Facilities & Property Management News South Africa

Property Barometer - Emigration and foreign buying

2012 won't go down as one of South Africa's great economic years. It wasn't bad if one looks at overall economic growth for the year. But it was very much a "tale of two halves", with the first half showing reasonable growth, whereas by the thrid quarter there was mounting pressure on the economy from widespread industrial action most notably, though not only, in the mining sector.

In addition, the industrial action has sometimes been violent, while service delivery protests have also become quite frequent events. Inevitably, South Africa has had ratings downgrades from various global ratings agencies, undoing some of the good work that had led to upgrades a number of years ago in more positive times.

The recent turbulence has also in part contributed to a bout of rand weakness. Clearly, there appears to be heightened investor concern regarding South Africa's future stability and prosperity.

These negative developments potentially affect the residential property market in a few ways, including:

  • Higher costs of borrowing for South Africa, should they occur due to rating downgrades or heightened risk perceptions by investors, have the potential to restrict economic growth to lower levels than would otherwise have been the case, which is negative for job creation and household purchasing power growth.

  • In addition, pressure on the rand can increase imported prices and thus exert some upward pressure on consumer prices. This has the potential to eat into household disposable income.

  • Due to upward pressure on consumer price levels, rand weakness also raises the risk of interest rate hiking, although as yet, the rand weakness has probably not been significant enough to warrant rate hikes.

  • But while the above mentioned factors can be seen as potential "indirect" impacts on the residential market via negative impacts on purchasing power, there can also be "direct impacts on the residential market. These would occur due to changes in sentiment of local home owners, causing a greater amount to consider emigration, as well as due to a deterioration in aspirant foreign property investor confidence, causing a weakening in foreign buying of local property. The propensity to emigrate amongst skilled South Africans is traditionally high, and this impact on the property market thus has the potential to be significant. The 2008 "spike" in emigration-related selling at around the time of the Eskom "crisis", at 20% of total selling, reflects this propensity.

Have we seen any possible signs of such direct negative effects on the residential property market to date, emanating from recent negative developments? Fortunately, through 2012 the answer continued to be "not really", according to our FNB Estate Agent Surveys. In the survey, one of the questions we ask the sample of agents is what estimated percentage of sellers sell properties in order to emigrate.

Interestingly, this percentage dropped even further from 4% of total sellers in the 2nd quarter to 3% in the 3rd and 4th quarters, the lowest emigration selling percentages estimated since the start of this survey question at the beginning of 2008. For 2012 as a whole, average emigration-related home selling was estimated at 3.4% of total selling, down from 4.1% in 2011.
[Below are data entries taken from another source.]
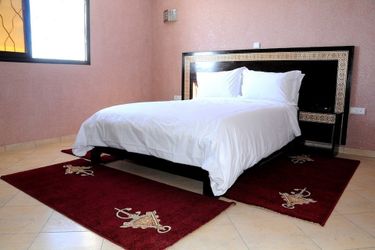 Hotel Al Madina Safi: Photo 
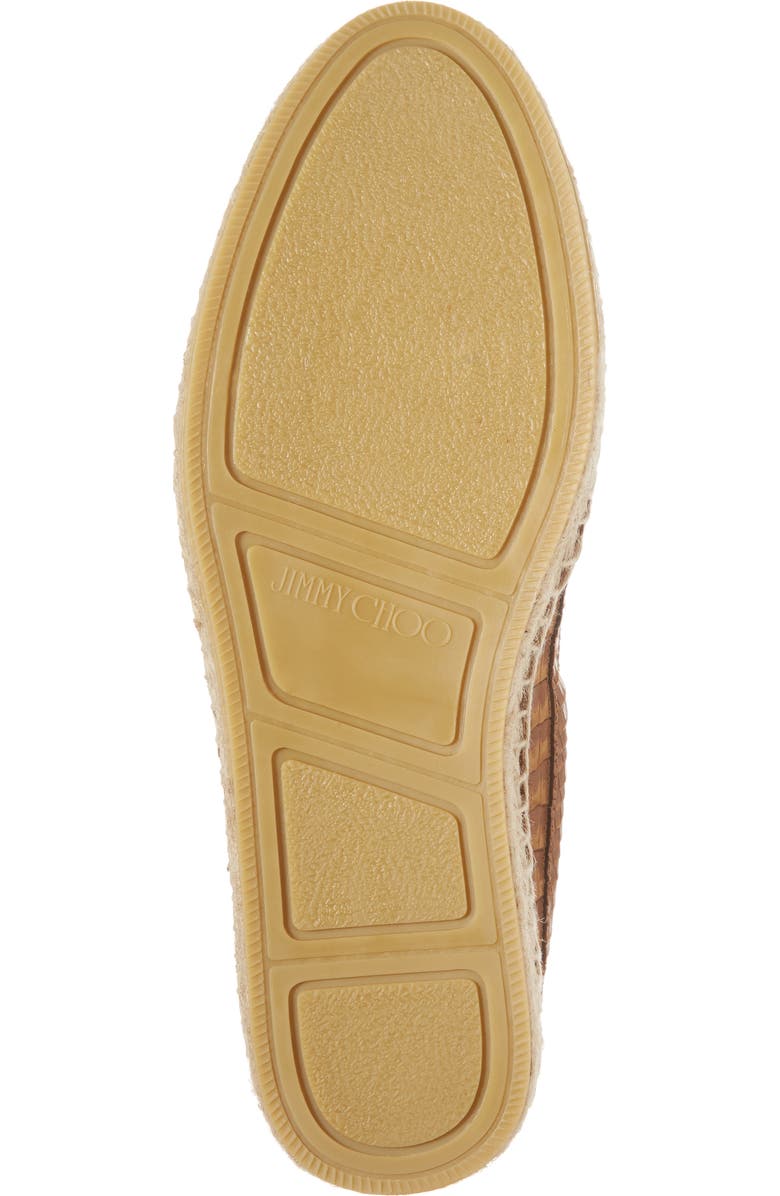 Jimmy Choo Vlad Slip-On, Alternate, color,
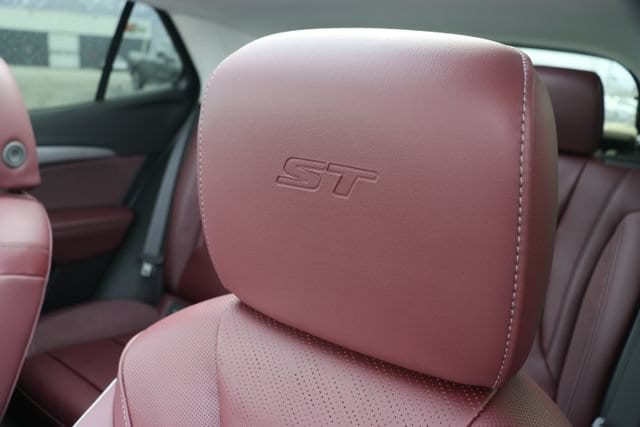 2026 Buick Envision Sport Touring - Photo 17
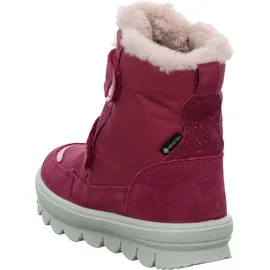 superfit Flavia rot 34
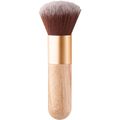 Brocha de Maquillaje con Madera de Haya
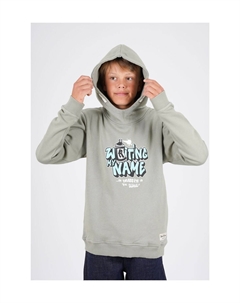 Толстовка с надписью, цвет Moos Band of rascals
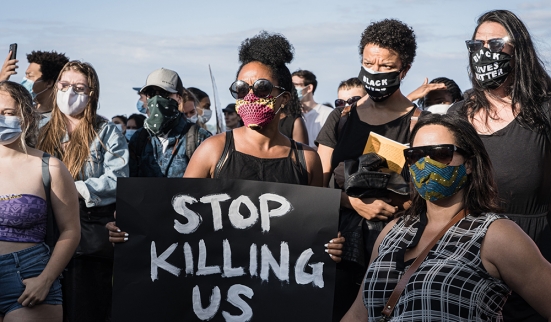 Le racisme n’a plus carte blanche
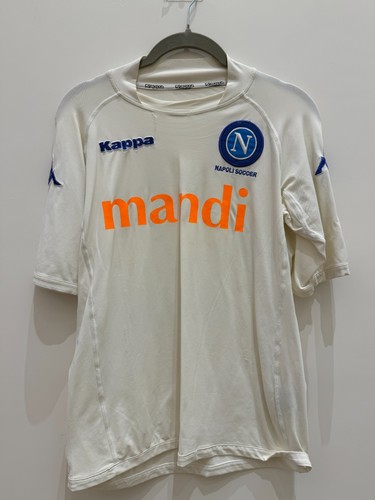 Maglia napoli 2004 - napoli, 2004/2005
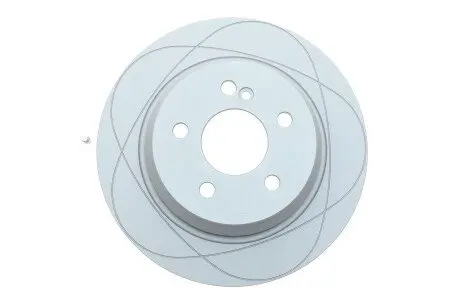 Диск гальмівний Power Disc ATE 24031002781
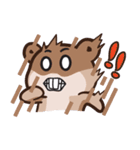 Tacy ＆ Maws（個別スタンプ：23）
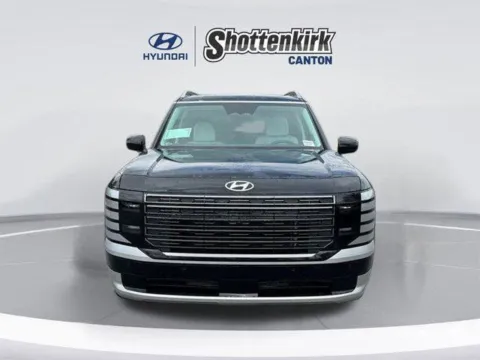 Photos of 2026 Hyundai Palisade Calligraphy for sale in Canton, GA at Grand Hyundai of Canton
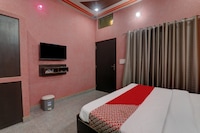 Hotel O Veda In Guest House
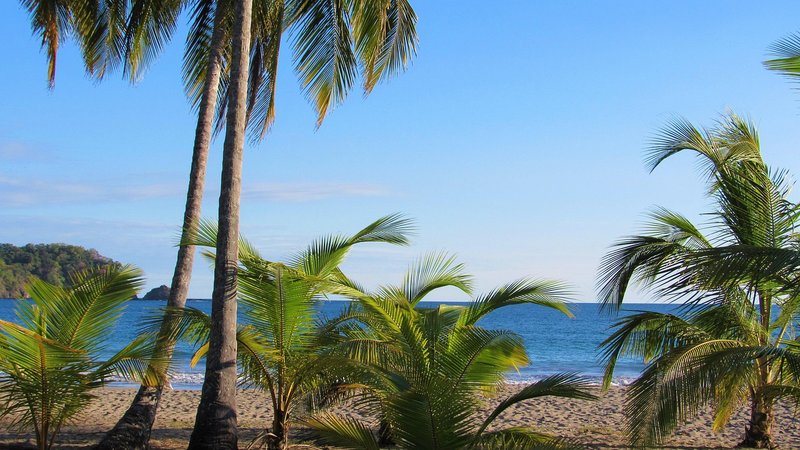 Hôtel Playa Grande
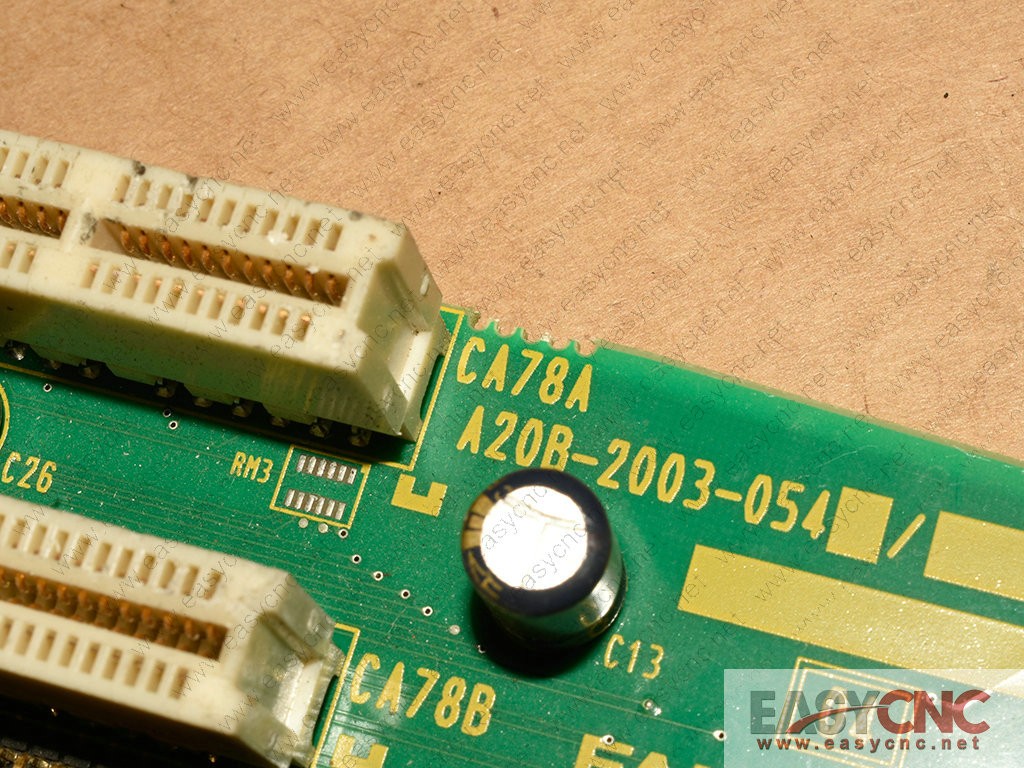 A20B-2003-054 Fanuc PCB new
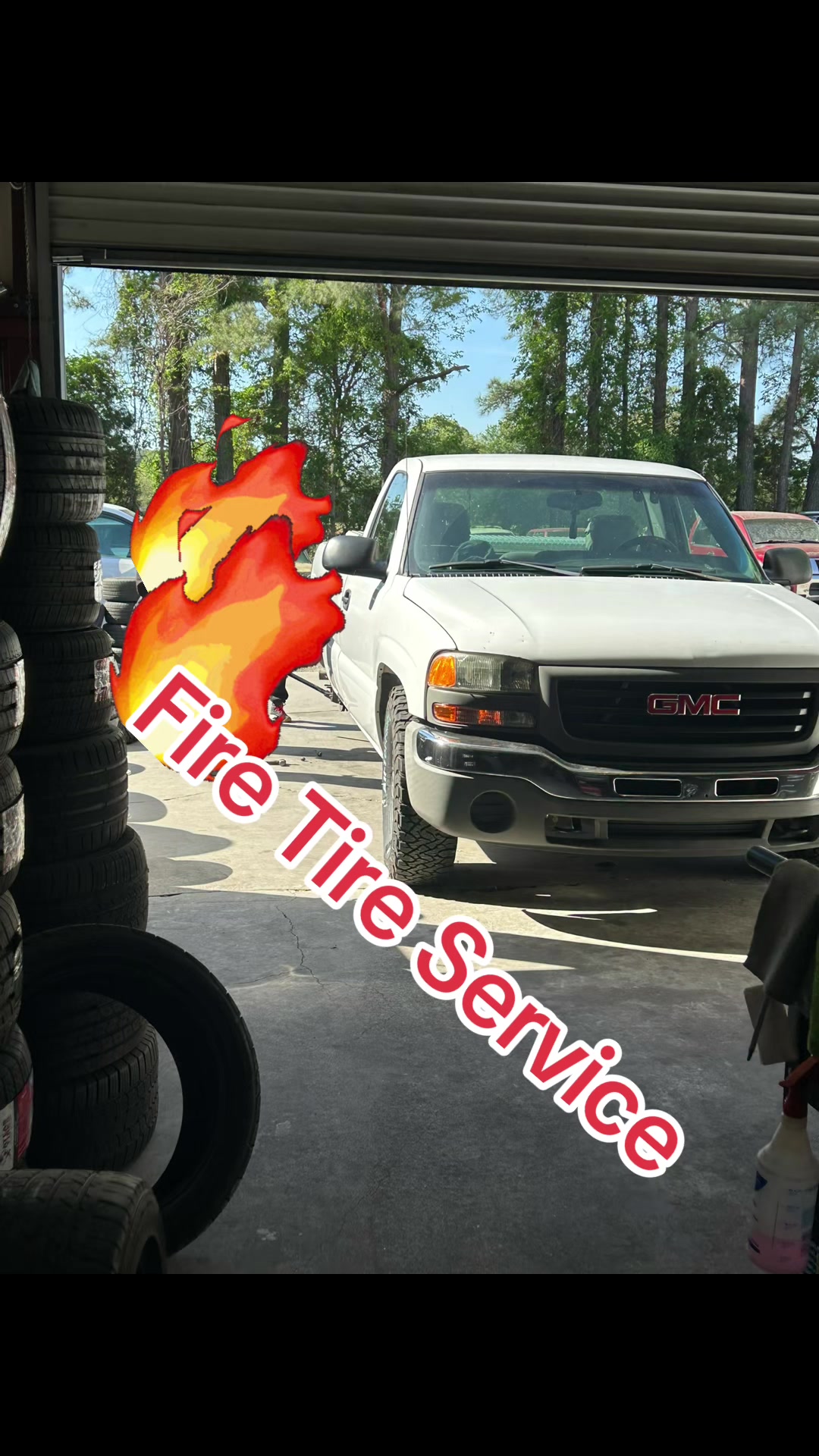 @firetireservice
Does this mean that the perceptions of domestic homeowners towards South Africa are fine, and that all this hype about negative sentiment is overdone? Probably not. Rather, it is South Africa's "relative situation" in a troubled world that is perhaps not too bad,

The currently weak global economic times probably masks any changes in sentiment towards South Africa, because even if a heightened number of domestic homeowners were feeling a desire to emigrate in recent times, job prospects in some of the traditionally popular emigration destinations are far from rosy, especially European destinations.

With regard to foreign buyers, the 2-quarter moving average (we use a 2-quarter average done for smoothing purposes) for the 4th quarter actually showed some improvement from 3% of total buyers of local residential property to 3.5%.

While this remains far from the highs of 6.5% back in 2008, it is a little better than the 2% low reached in late-2010. For 2012 as a whole, the average foreign buying estimate was 3.8% of total buying, up from 2011's estimated 3%.

Financial times in economies such as Europe and the UK, from where a significant portion of SA's foreign buyers come, are currently tough, and that could conceivably be putting pressure on foreign buying, so improvements in this source of residential demand have been slow.

According to the estate agent sample, however, one group which doesn't appear to be affected by recent tensions is foreign buyers from African countries. Expressed as a percentage of total foreign buyers, the African contingent has increased further to 22% for the 2 quarters to the 4th quarter of 2012. This continues an upward trend in this percentage from a low of 8.5% back in the 3rd quarter of 2010.

In short, therefore, with regard to emigration selling of local property we do not appear to be seeing any negative impact (increase) from recently heightened domestic tensions. But it is important to understand that our "brain drain" problem has probably NOT permanently subsided. In different (better) global economic times, the negative impact may have been far more significant, as was the case in pre-recession early-2008 during the Eskom load shedding period, when many feared that the "lights were going out".